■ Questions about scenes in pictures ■
+ + +

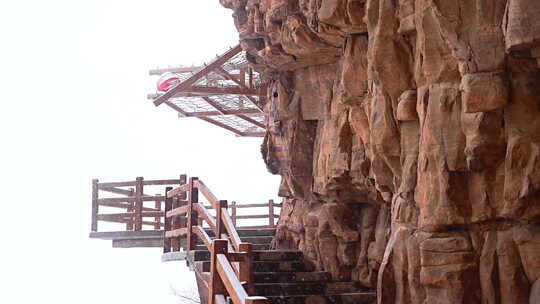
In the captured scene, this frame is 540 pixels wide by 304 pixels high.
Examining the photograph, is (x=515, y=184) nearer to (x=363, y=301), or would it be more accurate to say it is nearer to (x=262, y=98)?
(x=363, y=301)

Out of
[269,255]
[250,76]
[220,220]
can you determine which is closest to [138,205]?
[250,76]

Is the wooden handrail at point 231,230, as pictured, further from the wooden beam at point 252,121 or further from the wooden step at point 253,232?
the wooden beam at point 252,121

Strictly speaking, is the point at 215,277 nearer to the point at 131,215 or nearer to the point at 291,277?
the point at 291,277

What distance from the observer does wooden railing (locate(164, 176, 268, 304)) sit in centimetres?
690

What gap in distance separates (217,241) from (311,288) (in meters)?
1.96

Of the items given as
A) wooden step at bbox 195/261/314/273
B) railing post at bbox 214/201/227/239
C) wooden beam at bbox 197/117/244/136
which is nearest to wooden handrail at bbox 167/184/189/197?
railing post at bbox 214/201/227/239

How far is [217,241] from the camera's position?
743 cm

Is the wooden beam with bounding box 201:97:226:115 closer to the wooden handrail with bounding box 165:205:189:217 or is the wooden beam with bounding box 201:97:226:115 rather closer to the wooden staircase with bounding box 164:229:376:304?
the wooden handrail with bounding box 165:205:189:217

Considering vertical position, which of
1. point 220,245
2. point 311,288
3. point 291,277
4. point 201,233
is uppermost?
point 201,233

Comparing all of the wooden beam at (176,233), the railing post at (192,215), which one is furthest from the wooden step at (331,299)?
the wooden beam at (176,233)

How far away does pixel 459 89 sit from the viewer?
19.3 feet

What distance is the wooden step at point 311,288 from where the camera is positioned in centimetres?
865

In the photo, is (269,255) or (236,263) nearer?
(236,263)

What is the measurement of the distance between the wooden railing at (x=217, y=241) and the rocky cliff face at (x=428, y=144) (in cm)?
138
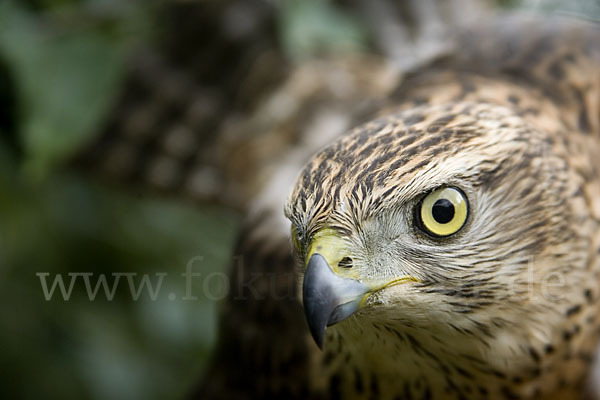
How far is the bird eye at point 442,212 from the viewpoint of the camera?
151 centimetres

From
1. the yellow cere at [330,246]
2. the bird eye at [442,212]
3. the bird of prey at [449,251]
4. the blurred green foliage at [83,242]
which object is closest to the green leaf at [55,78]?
the blurred green foliage at [83,242]

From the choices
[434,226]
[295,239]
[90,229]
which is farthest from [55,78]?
[434,226]

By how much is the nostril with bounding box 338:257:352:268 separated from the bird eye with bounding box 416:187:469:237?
0.17m

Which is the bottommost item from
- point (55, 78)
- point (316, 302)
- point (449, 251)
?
point (316, 302)

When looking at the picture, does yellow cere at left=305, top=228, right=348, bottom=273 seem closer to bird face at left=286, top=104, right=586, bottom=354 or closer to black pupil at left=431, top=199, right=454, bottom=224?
bird face at left=286, top=104, right=586, bottom=354

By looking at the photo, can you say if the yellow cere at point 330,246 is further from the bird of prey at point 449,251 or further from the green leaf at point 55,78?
the green leaf at point 55,78

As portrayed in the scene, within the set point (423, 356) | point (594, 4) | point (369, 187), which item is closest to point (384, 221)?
point (369, 187)

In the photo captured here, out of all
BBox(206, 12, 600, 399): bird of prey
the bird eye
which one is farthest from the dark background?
the bird eye

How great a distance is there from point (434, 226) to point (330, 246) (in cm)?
23

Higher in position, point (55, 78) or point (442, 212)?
point (55, 78)

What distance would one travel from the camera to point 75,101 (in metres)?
2.53

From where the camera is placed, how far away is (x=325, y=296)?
4.65 ft

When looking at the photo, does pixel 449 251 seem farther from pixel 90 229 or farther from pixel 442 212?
pixel 90 229

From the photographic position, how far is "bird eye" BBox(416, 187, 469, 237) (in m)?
1.51
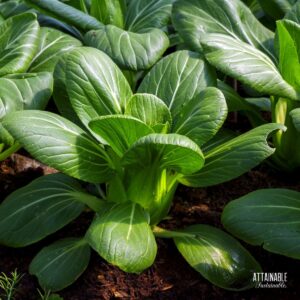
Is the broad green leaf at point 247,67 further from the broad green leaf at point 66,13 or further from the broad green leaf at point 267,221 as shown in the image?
the broad green leaf at point 66,13

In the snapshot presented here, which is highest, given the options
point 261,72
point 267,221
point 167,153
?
point 261,72

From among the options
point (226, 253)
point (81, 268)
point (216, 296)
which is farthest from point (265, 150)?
point (81, 268)

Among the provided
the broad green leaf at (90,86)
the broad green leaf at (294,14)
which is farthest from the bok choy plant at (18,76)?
the broad green leaf at (294,14)

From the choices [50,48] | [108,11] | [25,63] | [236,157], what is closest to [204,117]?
[236,157]

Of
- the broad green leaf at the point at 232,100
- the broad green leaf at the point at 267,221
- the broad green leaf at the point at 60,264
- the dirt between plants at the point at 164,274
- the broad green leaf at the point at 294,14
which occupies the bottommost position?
the dirt between plants at the point at 164,274

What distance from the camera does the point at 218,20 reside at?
2.66 meters

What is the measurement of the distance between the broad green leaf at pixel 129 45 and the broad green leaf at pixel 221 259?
793 mm

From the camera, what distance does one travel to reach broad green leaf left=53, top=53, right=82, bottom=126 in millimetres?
2273

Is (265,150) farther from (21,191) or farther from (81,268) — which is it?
(21,191)

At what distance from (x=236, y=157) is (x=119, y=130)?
17.2 inches

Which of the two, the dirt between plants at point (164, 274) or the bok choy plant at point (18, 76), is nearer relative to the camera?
the dirt between plants at point (164, 274)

+ + +

■ Written instruction ■
Please change every "wooden staircase" in the records above to "wooden stairway" and leave all other text untouched. Write out the full records again, omitting the pictures.

■ Written solution ■
In the captured scene, this frame is 540 pixels wide by 304 pixels high.
Examining the photograph, is (x=515, y=184) nearer to (x=363, y=301), or would it be more accurate to say it is nearer to (x=262, y=98)?
(x=363, y=301)

Out of
[269,255]
[250,76]
[220,220]
can you determine which is closest to [138,205]?
[250,76]

Is the wooden handrail at point 231,230, as pictured, further from the wooden beam at point 252,121 or further from the wooden step at point 253,232?
the wooden beam at point 252,121

Strictly speaking, is the point at 215,277 nearer to the point at 131,215 or nearer to the point at 291,277?
the point at 291,277

What distance from the observer does wooden railing (locate(164, 176, 268, 304)) sit in centimetres?
690

What gap in distance separates (217,241) from (311,288) (in meters)?
1.96

Of the items given as
A) wooden step at bbox 195/261/314/273
B) railing post at bbox 214/201/227/239
C) wooden beam at bbox 197/117/244/136
which is nearest to wooden handrail at bbox 167/184/189/197?
railing post at bbox 214/201/227/239

How far is [217,241] from the camera's position?
743 cm

Is the wooden beam with bounding box 201:97:226:115 closer to the wooden handrail with bounding box 165:205:189:217 or is the wooden beam with bounding box 201:97:226:115 rather closer to the wooden stairway with bounding box 164:229:376:304?
the wooden handrail with bounding box 165:205:189:217

Considering vertical position, which of
1. point 220,245
2. point 311,288
3. point 291,277
4. point 201,233
is uppermost?
point 201,233

Comparing all of the wooden beam at (176,233), the railing post at (192,215), which one is furthest from the wooden step at (331,299)?
the wooden beam at (176,233)

How far away does pixel 459 89 sit from the viewer?
19.3 feet

What distance is the wooden step at point 311,288 from where the camera is positioned in centimetres?
865

In the photo, is (269,255) or (236,263) nearer?
(236,263)

What is the measurement of the distance between the wooden railing at (x=217, y=241) and the rocky cliff face at (x=428, y=144) (in cm)?
138
How far is the bird eye at point 442,212 from the viewpoint of the camera?
151 centimetres

From
1. the yellow cere at [330,246]
2. the bird eye at [442,212]
3. the bird of prey at [449,251]
4. the blurred green foliage at [83,242]
which object is closest to the green leaf at [55,78]?
the blurred green foliage at [83,242]

From the choices
[434,226]
[295,239]
[90,229]
which is farthest from [55,78]?
[434,226]

By how much is the nostril with bounding box 338:257:352:268 separated from the bird eye with bounding box 416:187:469:237?
0.17m

Which is the bottommost item from
- point (55, 78)
- point (316, 302)
- point (449, 251)
?
point (316, 302)

When looking at the picture, does yellow cere at left=305, top=228, right=348, bottom=273 seem closer to bird face at left=286, top=104, right=586, bottom=354 or closer to black pupil at left=431, top=199, right=454, bottom=224?
bird face at left=286, top=104, right=586, bottom=354

By looking at the photo, can you say if the yellow cere at point 330,246 is further from the bird of prey at point 449,251 or further from the green leaf at point 55,78?
the green leaf at point 55,78

As portrayed in the scene, within the set point (423, 356) | point (594, 4) | point (369, 187), which item is closest to point (384, 221)?
point (369, 187)

In the photo captured here, out of all
BBox(206, 12, 600, 399): bird of prey
the bird eye
which one is farthest from the dark background?
the bird eye

How great a distance is there from point (434, 226) to point (330, 246) (in cm)?
23

Higher in position, point (55, 78) or point (442, 212)?
point (55, 78)

What distance would one travel from the camera to point 75,101 (in metres)?
2.53

From where the camera is placed, how far away is (x=325, y=296)?
4.65 ft

When looking at the photo, does pixel 449 251 seem farther from pixel 90 229 or farther from pixel 442 212?
pixel 90 229

From the photographic position, how far is "bird eye" BBox(416, 187, 469, 237) (in m)?
1.51
Is the broad green leaf at point 247,67 further from the broad green leaf at point 66,13 or further from the broad green leaf at point 267,221 as shown in the image?
the broad green leaf at point 66,13

In the snapshot presented here, which is highest, given the options
point 261,72
point 267,221
point 167,153
?
point 261,72

From among the options
point (226, 253)
point (81, 268)
point (216, 296)
which is farthest from point (265, 150)?
point (81, 268)

Among the provided
the broad green leaf at (90,86)
the broad green leaf at (294,14)
which is farthest from the bok choy plant at (18,76)?
the broad green leaf at (294,14)

From the choices [50,48] | [108,11] | [25,63] | [236,157], what is closest to [204,117]?
[236,157]

Of
- the broad green leaf at the point at 232,100
- the broad green leaf at the point at 267,221
- the broad green leaf at the point at 60,264
- the dirt between plants at the point at 164,274
- the broad green leaf at the point at 294,14
which occupies the bottommost position?
the dirt between plants at the point at 164,274

What distance from the camera does the point at 218,20 reside at?
2.66 meters

What is the measurement of the distance between the broad green leaf at pixel 129 45 and the broad green leaf at pixel 221 259?
793 mm

From the camera, what distance does one travel to reach broad green leaf left=53, top=53, right=82, bottom=126 in millimetres?
2273

Is (265,150) farther from (21,191) or farther from (81,268) — which is it?
(21,191)

At what distance from (x=236, y=157) is (x=119, y=130)?
17.2 inches

Which of the two, the dirt between plants at point (164, 274) or the bok choy plant at point (18, 76), is nearer relative to the camera?
the dirt between plants at point (164, 274)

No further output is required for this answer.